## WHAT THIS EXERCISE ASKS
**A.** Summarize the post about Mozilla in two sentences.
**B.** Using the post about Mozilla, decide whether each statement below agrees with it, answering yes or no and quoting the words that settle it: (i) the new initiative aims to counter misinformation online; (ii) the Firefox updates under test need no data sharing; (iii) the poster archived the Business Insider article.
**C.** Continue the post about Mozilla, starting after its final sentence.

I looked up, what I found is the Mozilla Information Trust Initiative (which happened soon before they gloated about how cool their new "curated news system" was, and how it didn't infringe on privacy).
August 2017
Mozilla Joins George Soros’s Efforts In Launching A Strike Against “Fake News”
Mozilla and fact-checker engine join fight on fake news
>The US-based open source group said it was "investing in people, programs and projects" in a new initiative to actively "disrupt misinformation online".
>It said the "internet's ability to power democratic society suffers greatly" because of fabricated stories
>The group, which is backed by Omidyar and Hungarian-born investor and philanthropist George Soros, said its software is capable of spotting lies in real time, and was used to fact-check a live debate at the House of Commons.
http://archive.is/09j03
http://archive.is/knFbZ
January 2018
"Mozilla Firefox is testing updates that customers fear pivot from its focus on consumer privacy"
https://www.businessinsider.com/mozilla-firefox-testing-updates-consumer-privacy-2018-1?r=US&IR=T (sorry, can't archive)
>Mozilla is currently testing two updates on its Firefox web browser, including a better recommendation tool and sponsored content.
>Both new features are attempts to experiment on popular browser functions Mozilla thinks can be done better and more securely, but they still require sharing data.

(Recorded data)
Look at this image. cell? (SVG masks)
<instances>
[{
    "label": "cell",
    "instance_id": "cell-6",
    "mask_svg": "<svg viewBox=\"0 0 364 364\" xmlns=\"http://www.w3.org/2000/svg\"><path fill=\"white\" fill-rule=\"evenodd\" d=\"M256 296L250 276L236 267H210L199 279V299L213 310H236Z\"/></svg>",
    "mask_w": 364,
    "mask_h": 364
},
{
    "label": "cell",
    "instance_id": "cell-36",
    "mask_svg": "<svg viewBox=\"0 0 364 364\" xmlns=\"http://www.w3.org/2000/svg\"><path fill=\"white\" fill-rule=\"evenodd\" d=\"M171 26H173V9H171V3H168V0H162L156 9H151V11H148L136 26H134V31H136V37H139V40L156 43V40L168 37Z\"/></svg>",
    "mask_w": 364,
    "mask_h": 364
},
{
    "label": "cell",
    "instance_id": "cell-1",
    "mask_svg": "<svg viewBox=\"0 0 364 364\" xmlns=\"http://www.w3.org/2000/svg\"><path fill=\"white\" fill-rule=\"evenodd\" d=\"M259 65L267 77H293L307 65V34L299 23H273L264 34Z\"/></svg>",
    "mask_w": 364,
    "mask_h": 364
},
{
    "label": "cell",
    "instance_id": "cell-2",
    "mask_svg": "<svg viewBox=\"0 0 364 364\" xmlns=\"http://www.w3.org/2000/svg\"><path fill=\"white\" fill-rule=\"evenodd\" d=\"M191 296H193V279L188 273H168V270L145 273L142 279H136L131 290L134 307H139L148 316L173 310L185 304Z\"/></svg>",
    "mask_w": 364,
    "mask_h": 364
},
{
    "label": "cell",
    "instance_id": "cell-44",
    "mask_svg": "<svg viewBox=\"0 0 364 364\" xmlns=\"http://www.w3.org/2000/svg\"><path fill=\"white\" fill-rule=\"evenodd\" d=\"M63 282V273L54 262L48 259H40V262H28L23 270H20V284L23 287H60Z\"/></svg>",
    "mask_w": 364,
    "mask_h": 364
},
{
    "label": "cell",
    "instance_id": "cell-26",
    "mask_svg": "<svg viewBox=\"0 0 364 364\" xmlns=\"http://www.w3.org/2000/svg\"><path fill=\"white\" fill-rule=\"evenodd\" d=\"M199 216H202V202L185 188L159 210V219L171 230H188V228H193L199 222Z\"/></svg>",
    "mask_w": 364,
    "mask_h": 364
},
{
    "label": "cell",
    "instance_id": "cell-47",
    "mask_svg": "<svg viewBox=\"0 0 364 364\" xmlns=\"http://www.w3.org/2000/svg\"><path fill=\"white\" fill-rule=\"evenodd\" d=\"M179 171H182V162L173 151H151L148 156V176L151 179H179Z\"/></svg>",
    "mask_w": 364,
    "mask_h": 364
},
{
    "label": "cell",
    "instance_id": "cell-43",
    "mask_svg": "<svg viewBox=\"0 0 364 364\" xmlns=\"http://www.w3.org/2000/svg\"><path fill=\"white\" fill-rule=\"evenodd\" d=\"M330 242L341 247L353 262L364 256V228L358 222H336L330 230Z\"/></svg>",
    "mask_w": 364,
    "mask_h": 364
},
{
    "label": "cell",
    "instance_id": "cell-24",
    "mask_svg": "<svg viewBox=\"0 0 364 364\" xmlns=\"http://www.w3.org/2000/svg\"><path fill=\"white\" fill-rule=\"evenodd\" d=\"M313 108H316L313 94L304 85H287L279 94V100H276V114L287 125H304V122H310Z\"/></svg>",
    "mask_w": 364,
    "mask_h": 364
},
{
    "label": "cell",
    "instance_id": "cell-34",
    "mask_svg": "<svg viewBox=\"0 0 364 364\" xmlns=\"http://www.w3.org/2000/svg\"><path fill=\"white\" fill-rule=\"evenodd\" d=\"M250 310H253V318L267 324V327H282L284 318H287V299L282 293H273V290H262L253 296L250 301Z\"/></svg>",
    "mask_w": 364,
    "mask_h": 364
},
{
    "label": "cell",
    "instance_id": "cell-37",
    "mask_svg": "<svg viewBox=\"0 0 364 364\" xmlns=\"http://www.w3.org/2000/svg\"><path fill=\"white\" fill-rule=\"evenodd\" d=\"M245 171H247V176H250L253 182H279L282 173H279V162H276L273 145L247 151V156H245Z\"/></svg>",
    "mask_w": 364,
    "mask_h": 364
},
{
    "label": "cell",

## EXERCISE RESPONSES
**A.** The post links Mozilla's Information Trust Initiative to an August 2017 report that Mozilla was "investing in people, programs and projects" to actively "disrupt misinformation online." It then cites a January 2018 report that Mozilla was testing two Firefox updates, a better recommendation tool and sponsored content, which still require sharing data.

**B.**
(i) Yes: "a new initiative to actively "disrupt misinformation online"."
(ii) No: "but they still require sharing data."
(iii) No: "sorry, can't archive"

**C.**
>In October, Mozilla informed users that it would be testing a recommendation tool that would collect data and share browsing activity with servers owned by its newly acquired company, Cliqz GmbH. A few months later, in an update on Mozilla's acquisition of website-bookmarking application Pocket, the company announced Firefox would "soon experiment with showing an occasional sponsored story within the Pocket Recommendations section," according to the press release.
http://archive.is/PFXKJ (Testing Cliqz in Firefox)
http://archive.is/9qodi (Update on Pocket and Firefox Integration)
>"Pocket recommendations and sponsored stories were implemented in a privacy-centric way. Neither Mozilla nor Pocket receives any of your browser history to make this experience possible"
>"Users get great stories from the web that are relevant to them, without having to trade their privacy in return."
And then, some articles explaining that some telemetry parameters were being removed (which implies they were activated before).
November 2017
Firefox 58: Mozilla will collect only base Telemetry data (release channel)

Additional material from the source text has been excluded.